§ **INSTRUÇÃO A**: Selecione na listagem todas as linhas que contêm a palavra "Output" e transcreva-as.

§ **EXCERTO SELECIONADO**:
• • • •

Por decisão do tribunal de police de Bruxelles (Tribunal de Polícia de Bruxelas, Bélgica), de 10 de setembro de 2014, U foi condenado em coima, designadamente, por ter circulado na via pública com um veículo automóvel não matriculado na Bélgica, em violação das disposições do Decreto Real de 20 de julho de 2001.

11

Em sede de recurso interposto por U, o órgão jurisdicional de reenvio lembra que a questão da eventual incompatibilidade entre os artigos 2.o e 3.o do Decreto Real de 20 de julho de 2001 e as disposições do Tratado FUE em matéria de livre circulação de pessoas foi objeto, por um lado, do parecer 31.530/4, de 13 de junho de 2001, do Conseil d’État (Conselho de Estado) belga e, por outro, do acórdão do Tribunal de Justiça de 15 de dezembro de 2005, Nadin e Nadin‑Lux (C‑151/04 e C‑152/04, EU:C:2005:775).

12

Nestas condições, o tribunal de première instance francophone de Bruxelles (Tribunal de Primeira Instância Francófono de Bruxelas, Bélgica) decidiu suspender a instância e submeter ao Tribunal de Justiça a seguinte questão prejudicial:

«Os artigos 2.o e 3.o do Decreto Real de 20 de julho de 2001 […] estão em contradição com os artigos 18.o, 20.o, 45.o, 49.o e 56.o [TFUE] porquanto, para circular na Bélgica — ainda que para atravessar o país —, os veículos pertencentes a um residente noutro Estado‑Membro da União Europeia [que não seja o Reino da Bélgica] e matriculados nesse outro Estado‑Membro devem ser objeto de matrícula belga, quando essa pessoa também é residente belga?»

Quanto à questão prejudicial

13

A título preliminar, quanto às disposições do Tratado aplicáveis ao litígio no processo principal, há que salientar que um nacional da União, como U, que exerça uma atividade profissional numa instituição ou órgão desta última num Estado‑Membro diferente daquele de que é originário está abrangido pelo artigo 45.o TFUE (v., neste sentido, acórdãos de 3 de outubro de 2000, Ferlini, C‑411/98, EU:C:2000:530, n.o 42; de 16 de dezembro de 2004, My, C‑293/03, EU:C:2004:821, n.o 47; e de 6 de outubro de 2016, Adrien e o., C‑466/15, EU:C:2016:749, n.os 24 e 25).

14

Assim, o artigo 49.o TFUE, que proíbe restrições à liberdade de estabelecimento, não é relevante no âmbito do litígio no processo principal, uma vez que essa liberdade se refere ao acesso às atividades não assalariadas e ao seu exercício.

15

Também não é relevante no âmbito do artigo 56.o TFUE, na medida em que os autos à disposição do Tribunal de Justiça não revelam nenhum elemento que permita provar um nexo entre a situação em causa no processo principal e o exercício da liberdade de prestação de serviços previsto nesse artigo.

• • • •

§ **ENTRADAS EXTRAÍDAS**:
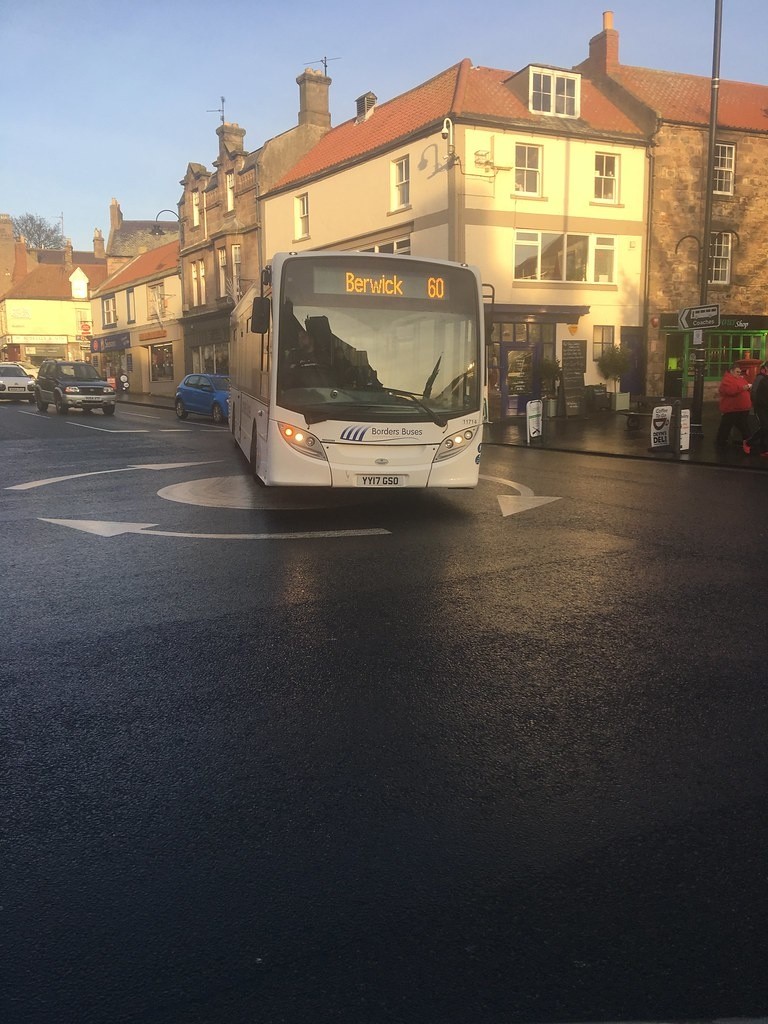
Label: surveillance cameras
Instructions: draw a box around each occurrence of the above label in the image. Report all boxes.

• • • •

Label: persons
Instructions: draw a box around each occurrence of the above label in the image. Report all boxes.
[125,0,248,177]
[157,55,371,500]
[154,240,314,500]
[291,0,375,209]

• • • •

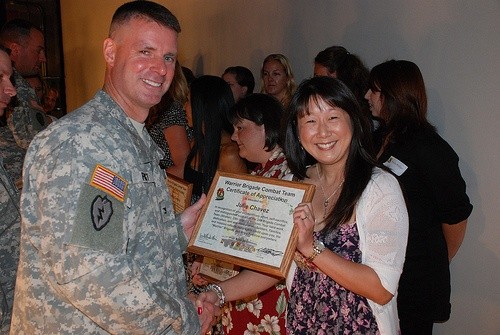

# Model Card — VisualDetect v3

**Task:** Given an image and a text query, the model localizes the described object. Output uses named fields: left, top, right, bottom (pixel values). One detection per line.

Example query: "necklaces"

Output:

• • • •

§ **INSTRUÇÃO B**: No excerto selecionado, reescreva tudo desde "Por decisão do" até "20 de julho de 2001.", trocando "coima" por "multa".

§ **RESULTADO ESPERADO A**:
**Task:** Given an image and a text query, the model localizes the described object. Output uses named fields: left, top, right, bottom (pixel values). One detection per line.
Output:

§ **RESULTADO ESPERADO B**:
Por decisão do tribunal de police de Bruxelles (Tribunal de Polícia de Bruxelas, Bélgica), de 10 de setembro de 2014, U foi condenado em multa, designadamente, por ter circulado na via pública com um veículo automóvel não matriculado na Bélgica, em violação das disposições do Decreto Real de 20 de julho de 2001.